● **Directions**
Set down the lines below, exactly, starting at the one that contains "boys dressed as" and stopping at the last line, inclusive. Omit pictures.

● **Input data**

# # #

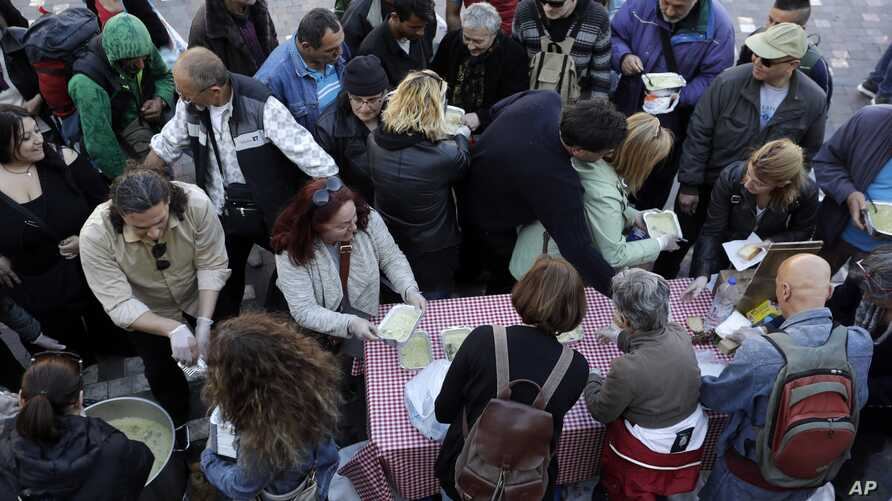 Soup kitchen volunteers hand out free food in Central Athens, where there is high unemployment and a steady decline of living standards for most Greeks for seven consecutive years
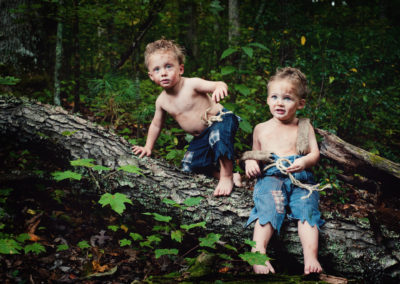 """twin boys dressed as Peter Pan """"lost boys"""" in the woods"""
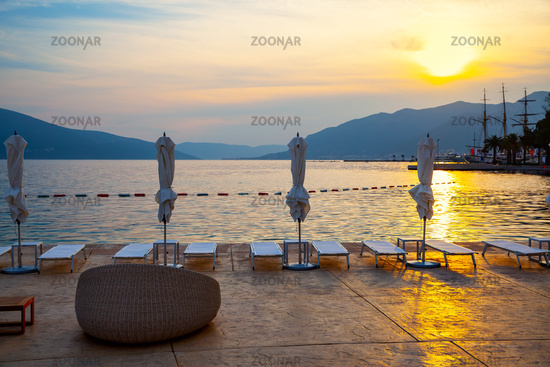 Terrace on the sea beach by the at sunset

# # #

● **Exercise answer**
 """twin boys dressed as Peter Pan """"lost boys"""" in the woods"""
 Terrace on the sea beach by the at sunset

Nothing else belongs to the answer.